■ Stated task
Repeat everything in the records from the line containing "How far away from" down to the end of the records, word for word.

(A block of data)
>> BEGIN
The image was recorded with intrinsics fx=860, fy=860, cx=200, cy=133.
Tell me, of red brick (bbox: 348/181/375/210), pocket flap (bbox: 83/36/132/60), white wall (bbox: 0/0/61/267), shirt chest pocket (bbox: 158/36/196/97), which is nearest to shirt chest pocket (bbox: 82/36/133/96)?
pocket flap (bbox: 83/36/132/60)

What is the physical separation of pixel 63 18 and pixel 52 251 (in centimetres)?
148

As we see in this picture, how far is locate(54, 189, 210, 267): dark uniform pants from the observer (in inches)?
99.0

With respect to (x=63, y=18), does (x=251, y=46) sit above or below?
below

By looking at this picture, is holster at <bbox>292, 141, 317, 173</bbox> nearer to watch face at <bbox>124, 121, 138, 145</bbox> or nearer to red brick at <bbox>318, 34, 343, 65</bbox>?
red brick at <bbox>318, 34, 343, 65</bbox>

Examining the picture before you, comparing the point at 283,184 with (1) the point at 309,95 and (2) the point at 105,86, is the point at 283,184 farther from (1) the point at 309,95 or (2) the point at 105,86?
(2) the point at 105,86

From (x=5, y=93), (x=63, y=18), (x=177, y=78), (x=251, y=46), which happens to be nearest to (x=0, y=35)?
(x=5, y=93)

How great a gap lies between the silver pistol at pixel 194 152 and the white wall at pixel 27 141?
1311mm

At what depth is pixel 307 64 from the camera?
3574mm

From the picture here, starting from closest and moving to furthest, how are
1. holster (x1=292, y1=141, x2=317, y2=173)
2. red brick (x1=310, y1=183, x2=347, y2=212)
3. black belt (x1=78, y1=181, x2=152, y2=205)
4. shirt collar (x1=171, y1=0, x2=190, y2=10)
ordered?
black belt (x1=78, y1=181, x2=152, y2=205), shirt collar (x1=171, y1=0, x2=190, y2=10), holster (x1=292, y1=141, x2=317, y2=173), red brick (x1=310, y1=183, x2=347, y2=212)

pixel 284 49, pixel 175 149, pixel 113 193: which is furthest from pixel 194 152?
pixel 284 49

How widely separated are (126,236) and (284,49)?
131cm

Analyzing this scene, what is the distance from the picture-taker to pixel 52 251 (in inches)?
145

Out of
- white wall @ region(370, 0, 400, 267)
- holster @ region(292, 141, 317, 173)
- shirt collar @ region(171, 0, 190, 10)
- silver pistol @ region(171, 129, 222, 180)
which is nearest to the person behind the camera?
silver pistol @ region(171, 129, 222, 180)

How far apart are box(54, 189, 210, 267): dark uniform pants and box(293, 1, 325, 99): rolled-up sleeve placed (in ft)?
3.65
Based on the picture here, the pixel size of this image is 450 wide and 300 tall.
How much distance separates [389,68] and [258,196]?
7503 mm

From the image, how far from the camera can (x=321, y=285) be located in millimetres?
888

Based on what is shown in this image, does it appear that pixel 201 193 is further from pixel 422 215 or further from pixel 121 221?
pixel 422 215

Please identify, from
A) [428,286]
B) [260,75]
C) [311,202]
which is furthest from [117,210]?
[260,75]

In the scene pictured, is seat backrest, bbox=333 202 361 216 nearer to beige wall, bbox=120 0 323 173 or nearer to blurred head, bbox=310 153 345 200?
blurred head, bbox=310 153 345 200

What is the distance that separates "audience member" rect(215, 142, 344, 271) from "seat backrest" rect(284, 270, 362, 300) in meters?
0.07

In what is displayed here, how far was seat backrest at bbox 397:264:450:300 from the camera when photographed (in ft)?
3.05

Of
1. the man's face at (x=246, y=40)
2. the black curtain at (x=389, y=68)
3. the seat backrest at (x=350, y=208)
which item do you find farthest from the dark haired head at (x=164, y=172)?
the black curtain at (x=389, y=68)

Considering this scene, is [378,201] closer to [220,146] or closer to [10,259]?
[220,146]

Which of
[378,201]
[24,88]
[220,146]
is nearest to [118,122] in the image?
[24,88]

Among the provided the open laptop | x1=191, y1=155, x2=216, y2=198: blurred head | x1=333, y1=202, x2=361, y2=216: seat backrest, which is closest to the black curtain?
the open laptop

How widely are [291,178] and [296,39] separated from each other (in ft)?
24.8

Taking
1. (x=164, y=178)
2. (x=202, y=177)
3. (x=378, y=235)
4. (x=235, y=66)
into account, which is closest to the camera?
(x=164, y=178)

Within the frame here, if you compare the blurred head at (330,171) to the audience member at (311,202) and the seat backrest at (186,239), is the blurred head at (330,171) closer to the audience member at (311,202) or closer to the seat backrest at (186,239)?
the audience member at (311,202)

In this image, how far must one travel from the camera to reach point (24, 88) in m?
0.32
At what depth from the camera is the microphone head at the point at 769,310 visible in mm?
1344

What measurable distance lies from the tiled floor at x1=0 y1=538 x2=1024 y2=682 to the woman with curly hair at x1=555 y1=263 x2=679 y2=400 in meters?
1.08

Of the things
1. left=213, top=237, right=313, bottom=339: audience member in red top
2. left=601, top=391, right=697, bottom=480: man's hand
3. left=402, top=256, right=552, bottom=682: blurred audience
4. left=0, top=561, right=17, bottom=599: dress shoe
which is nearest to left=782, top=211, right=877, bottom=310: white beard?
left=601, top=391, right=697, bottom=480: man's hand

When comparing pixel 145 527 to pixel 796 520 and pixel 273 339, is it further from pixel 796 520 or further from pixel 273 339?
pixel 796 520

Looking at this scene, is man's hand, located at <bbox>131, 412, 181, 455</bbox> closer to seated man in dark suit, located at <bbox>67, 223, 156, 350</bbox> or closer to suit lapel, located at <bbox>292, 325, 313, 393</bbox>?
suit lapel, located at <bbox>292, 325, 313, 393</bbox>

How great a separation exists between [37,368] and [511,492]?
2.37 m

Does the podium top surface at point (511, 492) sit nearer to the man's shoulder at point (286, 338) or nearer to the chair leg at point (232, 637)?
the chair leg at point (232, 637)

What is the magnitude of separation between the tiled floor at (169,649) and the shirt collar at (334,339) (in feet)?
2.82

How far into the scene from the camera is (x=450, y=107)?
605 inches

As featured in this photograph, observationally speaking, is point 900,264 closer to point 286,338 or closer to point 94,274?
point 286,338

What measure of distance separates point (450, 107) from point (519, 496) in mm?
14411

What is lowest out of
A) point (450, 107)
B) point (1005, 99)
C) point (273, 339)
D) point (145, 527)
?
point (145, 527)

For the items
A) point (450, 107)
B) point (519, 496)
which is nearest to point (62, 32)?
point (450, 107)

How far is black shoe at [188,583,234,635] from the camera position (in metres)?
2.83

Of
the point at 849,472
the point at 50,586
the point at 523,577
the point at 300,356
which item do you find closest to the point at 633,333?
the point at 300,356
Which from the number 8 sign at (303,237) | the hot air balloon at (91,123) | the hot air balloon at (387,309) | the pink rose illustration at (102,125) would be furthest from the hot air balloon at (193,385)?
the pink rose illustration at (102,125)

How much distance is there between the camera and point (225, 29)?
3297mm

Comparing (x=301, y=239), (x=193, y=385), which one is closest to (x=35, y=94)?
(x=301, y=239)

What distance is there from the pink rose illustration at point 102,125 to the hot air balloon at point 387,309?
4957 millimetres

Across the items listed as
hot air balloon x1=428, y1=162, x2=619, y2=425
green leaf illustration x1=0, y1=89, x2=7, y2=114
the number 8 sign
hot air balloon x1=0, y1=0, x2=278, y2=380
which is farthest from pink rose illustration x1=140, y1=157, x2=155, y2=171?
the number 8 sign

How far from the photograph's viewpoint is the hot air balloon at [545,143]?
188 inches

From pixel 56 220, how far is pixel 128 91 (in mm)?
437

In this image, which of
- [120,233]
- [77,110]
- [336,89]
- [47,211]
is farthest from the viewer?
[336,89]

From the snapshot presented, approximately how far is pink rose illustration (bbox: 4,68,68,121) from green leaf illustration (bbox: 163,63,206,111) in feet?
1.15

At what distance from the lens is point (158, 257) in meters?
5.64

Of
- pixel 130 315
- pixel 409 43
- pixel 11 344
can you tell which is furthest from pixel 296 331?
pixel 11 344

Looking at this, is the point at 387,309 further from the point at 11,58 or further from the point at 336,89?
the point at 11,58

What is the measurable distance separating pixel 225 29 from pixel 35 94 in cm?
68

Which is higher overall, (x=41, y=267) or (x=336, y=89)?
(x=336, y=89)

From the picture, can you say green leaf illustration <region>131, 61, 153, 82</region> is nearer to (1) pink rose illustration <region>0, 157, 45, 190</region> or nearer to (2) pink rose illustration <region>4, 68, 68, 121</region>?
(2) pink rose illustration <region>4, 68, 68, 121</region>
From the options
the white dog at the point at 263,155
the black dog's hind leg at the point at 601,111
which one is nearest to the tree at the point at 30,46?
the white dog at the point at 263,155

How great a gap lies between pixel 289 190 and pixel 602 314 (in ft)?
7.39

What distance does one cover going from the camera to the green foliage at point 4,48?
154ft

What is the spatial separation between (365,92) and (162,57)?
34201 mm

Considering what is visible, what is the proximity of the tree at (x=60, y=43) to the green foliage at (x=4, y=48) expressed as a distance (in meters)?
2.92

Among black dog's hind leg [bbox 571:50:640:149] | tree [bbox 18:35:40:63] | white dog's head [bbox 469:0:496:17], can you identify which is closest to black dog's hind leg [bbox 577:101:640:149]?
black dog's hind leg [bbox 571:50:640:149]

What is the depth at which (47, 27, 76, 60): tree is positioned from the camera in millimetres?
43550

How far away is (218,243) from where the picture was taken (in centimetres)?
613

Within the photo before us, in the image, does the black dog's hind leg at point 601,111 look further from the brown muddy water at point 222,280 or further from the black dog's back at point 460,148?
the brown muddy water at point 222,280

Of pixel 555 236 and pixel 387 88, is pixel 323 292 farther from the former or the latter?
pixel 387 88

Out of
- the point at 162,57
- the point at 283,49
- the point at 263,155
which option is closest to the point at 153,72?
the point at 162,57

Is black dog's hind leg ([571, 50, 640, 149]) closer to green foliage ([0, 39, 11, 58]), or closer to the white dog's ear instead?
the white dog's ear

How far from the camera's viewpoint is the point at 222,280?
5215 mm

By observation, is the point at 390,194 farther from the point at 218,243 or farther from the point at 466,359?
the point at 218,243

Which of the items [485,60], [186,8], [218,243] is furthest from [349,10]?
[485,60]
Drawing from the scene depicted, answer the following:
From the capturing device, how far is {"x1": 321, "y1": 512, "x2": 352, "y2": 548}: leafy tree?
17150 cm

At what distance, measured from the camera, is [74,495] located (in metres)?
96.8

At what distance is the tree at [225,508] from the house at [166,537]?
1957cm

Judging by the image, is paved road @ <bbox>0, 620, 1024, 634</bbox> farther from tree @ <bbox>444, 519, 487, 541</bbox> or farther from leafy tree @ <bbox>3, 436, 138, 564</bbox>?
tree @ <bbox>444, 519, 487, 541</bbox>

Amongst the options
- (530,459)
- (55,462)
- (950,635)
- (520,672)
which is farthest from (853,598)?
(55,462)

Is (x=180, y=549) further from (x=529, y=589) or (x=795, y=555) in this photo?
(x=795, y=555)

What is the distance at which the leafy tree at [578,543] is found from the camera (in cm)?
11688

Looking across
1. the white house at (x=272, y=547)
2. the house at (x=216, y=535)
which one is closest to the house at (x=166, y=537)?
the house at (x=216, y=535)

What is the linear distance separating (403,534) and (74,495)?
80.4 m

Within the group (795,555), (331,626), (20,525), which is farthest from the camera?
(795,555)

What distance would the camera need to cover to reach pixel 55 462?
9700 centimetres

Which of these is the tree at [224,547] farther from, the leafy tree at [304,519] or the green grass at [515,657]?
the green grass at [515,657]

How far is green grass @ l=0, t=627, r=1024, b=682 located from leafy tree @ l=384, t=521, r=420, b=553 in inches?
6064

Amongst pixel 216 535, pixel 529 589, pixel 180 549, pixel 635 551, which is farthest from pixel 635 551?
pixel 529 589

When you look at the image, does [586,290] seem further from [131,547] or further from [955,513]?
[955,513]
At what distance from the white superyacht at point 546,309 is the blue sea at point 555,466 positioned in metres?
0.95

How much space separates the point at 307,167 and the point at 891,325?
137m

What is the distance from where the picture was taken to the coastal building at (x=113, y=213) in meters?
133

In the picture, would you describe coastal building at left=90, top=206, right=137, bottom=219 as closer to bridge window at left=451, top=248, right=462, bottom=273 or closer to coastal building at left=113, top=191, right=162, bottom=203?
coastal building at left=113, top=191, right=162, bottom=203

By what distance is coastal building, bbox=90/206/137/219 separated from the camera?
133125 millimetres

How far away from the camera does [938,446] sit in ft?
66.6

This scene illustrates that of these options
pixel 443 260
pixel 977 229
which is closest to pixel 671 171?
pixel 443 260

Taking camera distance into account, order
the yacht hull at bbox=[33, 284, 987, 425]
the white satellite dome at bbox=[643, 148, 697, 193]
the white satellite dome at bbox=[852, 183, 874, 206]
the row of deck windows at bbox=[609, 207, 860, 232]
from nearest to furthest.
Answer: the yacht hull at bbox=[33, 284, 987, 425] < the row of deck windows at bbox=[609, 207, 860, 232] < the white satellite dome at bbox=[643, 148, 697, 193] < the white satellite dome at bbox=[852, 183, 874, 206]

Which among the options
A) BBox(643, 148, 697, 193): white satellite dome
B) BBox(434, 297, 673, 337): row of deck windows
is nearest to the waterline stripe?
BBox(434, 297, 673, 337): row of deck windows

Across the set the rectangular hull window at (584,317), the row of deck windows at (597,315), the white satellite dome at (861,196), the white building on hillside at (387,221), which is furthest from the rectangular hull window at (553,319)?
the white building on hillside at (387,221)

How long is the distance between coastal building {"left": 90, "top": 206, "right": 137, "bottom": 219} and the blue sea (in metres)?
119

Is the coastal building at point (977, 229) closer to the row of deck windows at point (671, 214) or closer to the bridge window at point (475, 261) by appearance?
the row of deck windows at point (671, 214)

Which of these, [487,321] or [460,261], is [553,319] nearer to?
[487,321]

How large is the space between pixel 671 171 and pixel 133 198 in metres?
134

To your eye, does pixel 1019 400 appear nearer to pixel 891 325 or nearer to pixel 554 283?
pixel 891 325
>> END
■ Task result
How far away from the camera does [938,446] sit in ft?
66.6

This scene illustrates that of these options
pixel 443 260
pixel 977 229
which is closest to pixel 671 171?
pixel 443 260

Taking camera distance into account, order
the yacht hull at bbox=[33, 284, 987, 425]
the white satellite dome at bbox=[643, 148, 697, 193]
the white satellite dome at bbox=[852, 183, 874, 206]
the row of deck windows at bbox=[609, 207, 860, 232]
from nearest to furthest.
Answer: the yacht hull at bbox=[33, 284, 987, 425] < the row of deck windows at bbox=[609, 207, 860, 232] < the white satellite dome at bbox=[643, 148, 697, 193] < the white satellite dome at bbox=[852, 183, 874, 206]

Which among the options
A) BBox(643, 148, 697, 193): white satellite dome
B) BBox(434, 297, 673, 337): row of deck windows
is nearest to the waterline stripe?
BBox(434, 297, 673, 337): row of deck windows

Across the set the rectangular hull window at (584,317), the row of deck windows at (597,315), the white satellite dome at (861,196), the white building on hillside at (387,221), which is furthest from the rectangular hull window at (553,319)?
the white building on hillside at (387,221)

How long is the distance between coastal building {"left": 90, "top": 206, "right": 137, "bottom": 219} and the blue sea (in metres)?
119

Is the coastal building at point (977, 229) closer to the row of deck windows at point (671, 214) or closer to the bridge window at point (475, 261) by appearance?
the row of deck windows at point (671, 214)

Which of these, [487,321] or [460,261], is [553,319] nearer to?
[487,321]

How large is the space between pixel 671 171 and pixel 133 198 in metres?
134

To your eye, does pixel 1019 400 appear nearer to pixel 891 325 or nearer to pixel 554 283?
pixel 891 325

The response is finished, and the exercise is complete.